You can easily pass a List<Int> to a function accepting a List<Number> since List is only a 制片人 of T and takeNumbers will never add something to the class. On the other hand, if the parameter nums was defined with type MutableList<Number>, the add would work just fine, but the caller could not pass in a List<Int> anymore and it would be evident that the method can add stuff to the list passed into it.

Of course, there is also a corresponding annotation to mark generic types as 消费者s, i.e., make them contravariant: in. Folks have been using the presented approach in C# successfully for some years already.

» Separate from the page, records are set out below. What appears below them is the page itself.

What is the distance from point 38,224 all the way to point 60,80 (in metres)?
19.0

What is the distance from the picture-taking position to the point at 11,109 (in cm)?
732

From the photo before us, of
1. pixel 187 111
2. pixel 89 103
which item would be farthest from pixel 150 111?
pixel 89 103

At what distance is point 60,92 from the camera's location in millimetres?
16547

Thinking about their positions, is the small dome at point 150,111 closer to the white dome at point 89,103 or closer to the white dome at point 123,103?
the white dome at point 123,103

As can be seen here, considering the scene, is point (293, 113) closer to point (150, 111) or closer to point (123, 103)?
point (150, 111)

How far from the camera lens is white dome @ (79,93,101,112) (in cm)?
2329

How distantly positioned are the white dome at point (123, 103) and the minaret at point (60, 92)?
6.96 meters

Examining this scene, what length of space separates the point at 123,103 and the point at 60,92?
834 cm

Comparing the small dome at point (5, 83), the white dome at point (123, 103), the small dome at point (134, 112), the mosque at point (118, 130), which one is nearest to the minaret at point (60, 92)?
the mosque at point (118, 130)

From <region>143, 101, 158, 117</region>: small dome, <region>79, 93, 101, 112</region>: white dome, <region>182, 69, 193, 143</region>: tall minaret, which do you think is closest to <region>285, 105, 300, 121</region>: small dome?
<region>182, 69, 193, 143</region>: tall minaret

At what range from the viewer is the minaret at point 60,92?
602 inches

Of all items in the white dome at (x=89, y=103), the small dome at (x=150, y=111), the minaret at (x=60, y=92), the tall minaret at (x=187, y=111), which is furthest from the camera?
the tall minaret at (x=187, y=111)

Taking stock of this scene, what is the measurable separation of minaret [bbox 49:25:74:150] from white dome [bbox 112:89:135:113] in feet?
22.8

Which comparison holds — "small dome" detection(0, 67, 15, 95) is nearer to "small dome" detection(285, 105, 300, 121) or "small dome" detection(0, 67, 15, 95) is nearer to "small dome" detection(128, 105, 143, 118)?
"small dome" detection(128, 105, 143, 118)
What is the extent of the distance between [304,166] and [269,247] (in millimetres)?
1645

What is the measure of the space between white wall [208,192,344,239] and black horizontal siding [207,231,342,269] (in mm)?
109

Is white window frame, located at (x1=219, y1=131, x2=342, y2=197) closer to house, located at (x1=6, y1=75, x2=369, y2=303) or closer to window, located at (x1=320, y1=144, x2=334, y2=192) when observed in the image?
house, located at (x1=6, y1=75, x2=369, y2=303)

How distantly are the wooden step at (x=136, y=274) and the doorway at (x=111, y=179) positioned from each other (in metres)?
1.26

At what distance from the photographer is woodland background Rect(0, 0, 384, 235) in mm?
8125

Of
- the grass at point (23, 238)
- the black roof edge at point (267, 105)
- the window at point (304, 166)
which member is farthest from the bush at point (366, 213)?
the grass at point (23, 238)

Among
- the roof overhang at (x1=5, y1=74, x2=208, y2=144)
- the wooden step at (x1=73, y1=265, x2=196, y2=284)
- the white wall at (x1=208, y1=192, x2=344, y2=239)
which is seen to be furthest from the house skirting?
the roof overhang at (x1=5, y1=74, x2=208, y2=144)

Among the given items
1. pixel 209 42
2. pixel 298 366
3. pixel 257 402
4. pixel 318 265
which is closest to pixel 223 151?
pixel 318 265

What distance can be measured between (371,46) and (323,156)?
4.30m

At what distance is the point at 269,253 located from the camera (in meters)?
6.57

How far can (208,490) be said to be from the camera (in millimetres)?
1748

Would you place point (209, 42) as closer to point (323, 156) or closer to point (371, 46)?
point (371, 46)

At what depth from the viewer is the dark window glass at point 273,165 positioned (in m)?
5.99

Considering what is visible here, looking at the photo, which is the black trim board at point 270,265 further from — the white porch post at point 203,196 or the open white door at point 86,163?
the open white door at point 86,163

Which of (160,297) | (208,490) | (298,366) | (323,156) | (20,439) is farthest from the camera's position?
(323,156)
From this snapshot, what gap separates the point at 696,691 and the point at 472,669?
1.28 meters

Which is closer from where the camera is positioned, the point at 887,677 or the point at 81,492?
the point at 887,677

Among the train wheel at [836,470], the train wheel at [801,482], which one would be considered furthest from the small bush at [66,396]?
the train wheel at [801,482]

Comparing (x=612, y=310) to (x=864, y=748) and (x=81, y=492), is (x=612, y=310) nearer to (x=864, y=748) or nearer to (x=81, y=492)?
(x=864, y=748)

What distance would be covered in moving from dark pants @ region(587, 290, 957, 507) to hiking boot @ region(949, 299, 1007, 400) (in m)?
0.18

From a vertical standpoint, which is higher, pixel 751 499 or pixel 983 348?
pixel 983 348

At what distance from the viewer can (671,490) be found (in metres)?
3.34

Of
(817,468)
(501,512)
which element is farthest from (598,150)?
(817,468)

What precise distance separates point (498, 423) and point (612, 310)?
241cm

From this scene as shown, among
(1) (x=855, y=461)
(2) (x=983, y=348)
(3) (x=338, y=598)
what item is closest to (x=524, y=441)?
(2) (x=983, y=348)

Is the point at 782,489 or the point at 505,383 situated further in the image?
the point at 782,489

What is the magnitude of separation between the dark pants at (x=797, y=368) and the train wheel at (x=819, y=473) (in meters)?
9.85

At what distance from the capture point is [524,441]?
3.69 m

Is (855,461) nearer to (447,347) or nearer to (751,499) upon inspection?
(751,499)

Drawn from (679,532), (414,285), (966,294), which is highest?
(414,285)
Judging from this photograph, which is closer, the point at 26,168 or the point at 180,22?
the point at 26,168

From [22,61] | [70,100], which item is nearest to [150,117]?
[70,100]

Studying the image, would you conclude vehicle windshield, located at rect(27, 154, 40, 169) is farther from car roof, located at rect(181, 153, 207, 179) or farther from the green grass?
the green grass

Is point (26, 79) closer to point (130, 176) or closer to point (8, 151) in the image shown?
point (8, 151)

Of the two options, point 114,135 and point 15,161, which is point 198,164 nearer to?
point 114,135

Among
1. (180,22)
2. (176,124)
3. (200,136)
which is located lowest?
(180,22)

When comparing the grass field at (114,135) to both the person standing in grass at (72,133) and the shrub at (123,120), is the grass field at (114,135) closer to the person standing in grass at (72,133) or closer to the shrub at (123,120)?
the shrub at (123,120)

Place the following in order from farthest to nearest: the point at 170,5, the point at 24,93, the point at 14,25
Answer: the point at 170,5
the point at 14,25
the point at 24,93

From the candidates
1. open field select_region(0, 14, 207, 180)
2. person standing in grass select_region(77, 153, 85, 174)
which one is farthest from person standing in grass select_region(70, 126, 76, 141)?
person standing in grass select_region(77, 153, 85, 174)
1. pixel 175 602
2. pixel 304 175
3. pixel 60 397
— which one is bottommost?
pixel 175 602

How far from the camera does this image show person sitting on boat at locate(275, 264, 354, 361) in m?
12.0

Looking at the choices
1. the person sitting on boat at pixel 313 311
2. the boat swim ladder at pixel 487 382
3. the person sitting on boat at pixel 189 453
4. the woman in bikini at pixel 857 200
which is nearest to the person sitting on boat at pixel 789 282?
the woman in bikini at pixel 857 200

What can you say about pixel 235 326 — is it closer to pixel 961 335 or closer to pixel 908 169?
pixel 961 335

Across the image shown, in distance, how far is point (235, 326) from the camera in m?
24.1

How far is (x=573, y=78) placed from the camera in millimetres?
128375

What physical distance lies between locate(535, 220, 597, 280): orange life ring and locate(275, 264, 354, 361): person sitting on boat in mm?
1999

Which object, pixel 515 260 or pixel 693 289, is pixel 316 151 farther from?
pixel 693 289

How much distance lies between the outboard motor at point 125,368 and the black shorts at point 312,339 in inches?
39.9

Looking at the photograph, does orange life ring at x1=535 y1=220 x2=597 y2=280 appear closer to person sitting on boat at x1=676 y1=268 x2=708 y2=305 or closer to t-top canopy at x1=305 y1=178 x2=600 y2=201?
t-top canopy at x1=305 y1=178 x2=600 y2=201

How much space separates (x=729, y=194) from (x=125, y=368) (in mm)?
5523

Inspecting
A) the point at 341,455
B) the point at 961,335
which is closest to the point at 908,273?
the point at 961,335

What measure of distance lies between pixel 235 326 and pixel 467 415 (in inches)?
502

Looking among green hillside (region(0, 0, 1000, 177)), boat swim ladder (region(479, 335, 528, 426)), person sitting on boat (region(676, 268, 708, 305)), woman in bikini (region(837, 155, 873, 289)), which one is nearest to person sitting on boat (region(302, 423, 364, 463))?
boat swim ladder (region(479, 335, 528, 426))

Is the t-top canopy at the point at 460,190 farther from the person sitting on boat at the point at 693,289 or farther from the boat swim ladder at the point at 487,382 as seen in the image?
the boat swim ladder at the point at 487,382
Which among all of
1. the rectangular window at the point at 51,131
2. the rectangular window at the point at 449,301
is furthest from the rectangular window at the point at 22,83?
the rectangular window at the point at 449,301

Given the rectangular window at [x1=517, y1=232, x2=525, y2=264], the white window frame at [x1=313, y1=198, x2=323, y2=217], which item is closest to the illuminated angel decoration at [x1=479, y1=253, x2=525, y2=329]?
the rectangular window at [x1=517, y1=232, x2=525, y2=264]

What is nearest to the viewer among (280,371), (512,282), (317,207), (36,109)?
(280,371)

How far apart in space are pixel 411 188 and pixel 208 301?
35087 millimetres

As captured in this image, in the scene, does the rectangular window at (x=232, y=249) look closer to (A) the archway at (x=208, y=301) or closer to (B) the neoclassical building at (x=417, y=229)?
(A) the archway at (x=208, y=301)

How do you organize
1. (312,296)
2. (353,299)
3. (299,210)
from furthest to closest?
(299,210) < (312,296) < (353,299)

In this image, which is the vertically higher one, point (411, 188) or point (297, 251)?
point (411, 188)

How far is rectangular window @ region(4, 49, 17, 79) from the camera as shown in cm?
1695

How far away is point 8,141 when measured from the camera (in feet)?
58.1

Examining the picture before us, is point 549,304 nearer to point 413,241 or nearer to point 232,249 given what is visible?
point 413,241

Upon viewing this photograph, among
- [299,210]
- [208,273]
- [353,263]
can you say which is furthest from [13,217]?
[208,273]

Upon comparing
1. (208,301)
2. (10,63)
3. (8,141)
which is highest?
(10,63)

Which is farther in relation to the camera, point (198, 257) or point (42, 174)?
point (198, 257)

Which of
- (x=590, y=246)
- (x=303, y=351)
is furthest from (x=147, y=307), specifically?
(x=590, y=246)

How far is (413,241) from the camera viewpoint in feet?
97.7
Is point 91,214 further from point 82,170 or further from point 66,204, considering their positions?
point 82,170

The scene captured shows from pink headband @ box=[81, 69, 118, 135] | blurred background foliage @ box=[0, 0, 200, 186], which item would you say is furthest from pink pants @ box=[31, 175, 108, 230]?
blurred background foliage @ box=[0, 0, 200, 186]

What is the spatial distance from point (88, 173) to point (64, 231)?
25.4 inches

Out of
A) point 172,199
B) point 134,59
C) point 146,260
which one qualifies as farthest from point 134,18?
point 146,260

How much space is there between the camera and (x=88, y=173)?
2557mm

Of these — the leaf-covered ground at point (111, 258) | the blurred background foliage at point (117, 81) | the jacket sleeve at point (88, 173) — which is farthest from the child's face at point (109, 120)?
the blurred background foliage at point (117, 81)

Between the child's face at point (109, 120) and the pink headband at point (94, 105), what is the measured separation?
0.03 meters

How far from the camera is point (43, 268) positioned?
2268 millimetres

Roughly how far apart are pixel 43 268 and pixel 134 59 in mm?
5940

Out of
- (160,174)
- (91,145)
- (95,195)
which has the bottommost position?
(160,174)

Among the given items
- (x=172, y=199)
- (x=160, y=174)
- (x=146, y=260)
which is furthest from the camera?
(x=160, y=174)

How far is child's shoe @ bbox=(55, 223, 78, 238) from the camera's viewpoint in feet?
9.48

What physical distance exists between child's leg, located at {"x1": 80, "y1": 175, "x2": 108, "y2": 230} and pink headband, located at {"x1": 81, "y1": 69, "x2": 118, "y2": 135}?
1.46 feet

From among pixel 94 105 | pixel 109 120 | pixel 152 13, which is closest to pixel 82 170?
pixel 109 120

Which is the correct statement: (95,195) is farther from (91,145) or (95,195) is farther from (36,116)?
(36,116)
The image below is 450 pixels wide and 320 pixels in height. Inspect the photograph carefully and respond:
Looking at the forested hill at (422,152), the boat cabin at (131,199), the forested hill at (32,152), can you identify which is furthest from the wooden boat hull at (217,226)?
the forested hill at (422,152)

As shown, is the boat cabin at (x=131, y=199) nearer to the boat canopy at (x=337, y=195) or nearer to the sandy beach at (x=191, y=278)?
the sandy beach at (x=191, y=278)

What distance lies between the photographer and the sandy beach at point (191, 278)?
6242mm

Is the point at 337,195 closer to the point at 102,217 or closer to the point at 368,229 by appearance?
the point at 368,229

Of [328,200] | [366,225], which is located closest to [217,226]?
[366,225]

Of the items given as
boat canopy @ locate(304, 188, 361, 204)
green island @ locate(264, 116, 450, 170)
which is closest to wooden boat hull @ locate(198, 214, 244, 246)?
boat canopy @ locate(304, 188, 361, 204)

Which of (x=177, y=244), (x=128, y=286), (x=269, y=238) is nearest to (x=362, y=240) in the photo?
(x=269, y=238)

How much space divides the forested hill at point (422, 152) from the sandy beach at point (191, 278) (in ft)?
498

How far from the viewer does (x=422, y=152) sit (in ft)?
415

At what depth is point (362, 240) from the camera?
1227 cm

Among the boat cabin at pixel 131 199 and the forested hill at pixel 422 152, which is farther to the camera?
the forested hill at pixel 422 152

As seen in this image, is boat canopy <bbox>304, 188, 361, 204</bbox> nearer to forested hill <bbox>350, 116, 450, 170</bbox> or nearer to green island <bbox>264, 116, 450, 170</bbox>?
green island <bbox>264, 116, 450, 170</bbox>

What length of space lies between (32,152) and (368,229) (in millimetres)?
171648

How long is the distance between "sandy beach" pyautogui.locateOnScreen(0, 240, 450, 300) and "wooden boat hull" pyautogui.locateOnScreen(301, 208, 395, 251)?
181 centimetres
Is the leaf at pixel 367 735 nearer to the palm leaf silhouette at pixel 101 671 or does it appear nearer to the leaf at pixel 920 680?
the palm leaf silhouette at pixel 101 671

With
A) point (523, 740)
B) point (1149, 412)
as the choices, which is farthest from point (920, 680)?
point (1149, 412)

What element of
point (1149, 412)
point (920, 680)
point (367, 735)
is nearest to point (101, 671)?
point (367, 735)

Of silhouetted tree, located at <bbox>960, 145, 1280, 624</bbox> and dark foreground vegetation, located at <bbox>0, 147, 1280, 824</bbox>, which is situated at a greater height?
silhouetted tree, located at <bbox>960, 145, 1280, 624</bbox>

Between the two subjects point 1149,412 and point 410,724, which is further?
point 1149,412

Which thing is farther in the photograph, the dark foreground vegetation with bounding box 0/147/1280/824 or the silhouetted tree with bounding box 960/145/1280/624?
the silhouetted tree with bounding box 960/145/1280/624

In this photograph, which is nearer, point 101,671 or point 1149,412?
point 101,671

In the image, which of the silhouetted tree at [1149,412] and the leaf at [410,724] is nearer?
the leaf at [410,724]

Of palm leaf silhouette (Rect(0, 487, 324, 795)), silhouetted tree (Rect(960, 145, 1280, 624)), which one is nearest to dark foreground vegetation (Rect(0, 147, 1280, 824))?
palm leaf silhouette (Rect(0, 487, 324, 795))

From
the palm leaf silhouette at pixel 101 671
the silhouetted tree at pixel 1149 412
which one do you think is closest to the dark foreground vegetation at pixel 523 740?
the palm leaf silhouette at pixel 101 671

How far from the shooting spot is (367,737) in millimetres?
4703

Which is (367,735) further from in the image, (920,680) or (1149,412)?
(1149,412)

Unfortunately, it's not always sufficient to have the opportunity of declaring a type parameter T as either out or in. Just think of arrays for example. An array offers methods for adding and receiving objects, so it cannot be either 协变 or contravariant in its type parameter. As an alternative, Kotlin also allows 使用地点差异 which we can apply using the already defined keywords in and out:

Array<in String> corresponds to Java’s Array<? super String> and Array<out String> corresponds to Java’s Array<? extends Object>

fun copy(from: Array<out Any>, to: Array<Any>) {
 // ...

The example shows how from is declared as a 制片人 of its type and thus the copy method cannot do bad things like adding to the Array. This concept is called 类型投影 since the array is restricted in its methods: only those methods that return type parameter T may be called.


与Java中相同,泛型类型仅在编译时可用,并且 在运行时擦除。这对于大多数用例已经足够了,因为我们使用泛型来确保类型安全。不过有时候,能够在运行时检索实际的类型信息也很棒。幸运的是,Kotlin带有一项称为 修饰类型,这样就可以在运行时处理通用类型(例如,执行类型检查)。我在此深入介绍了此功能 堆栈溢出 文章并发表了 博客文章 关于它。


In this 文章, we looked at the quite complex aspects of variance in the context of generics. We've used Java to demonstrate the concepts of covariance, contravariance, and 不变性 and compared it to Kotlin. Kotlin tries to simplify generics using different approaches such as 申报地点差异 and also introduces more obvious keywords (in, out). In my opinion, Kotlin really improves and simplifies the usage of generics and additionally eliminates the problem of 协变 arrays. Declaration-site variance simplifies client code a lot 通过 liberating it from using complex declarations as known from Java's 通配符 syntax. Also, even if we have to fall back to 使用地点差异, the syntax appears clearer and easier to understand. I know this topic is not the simplest one, but hopefully, some aspects were made a bit clearer in this 文章. If you still struggle with variance and generics in Kotlin, the book 行动中的科特林 是我应该阅读的推荐资源。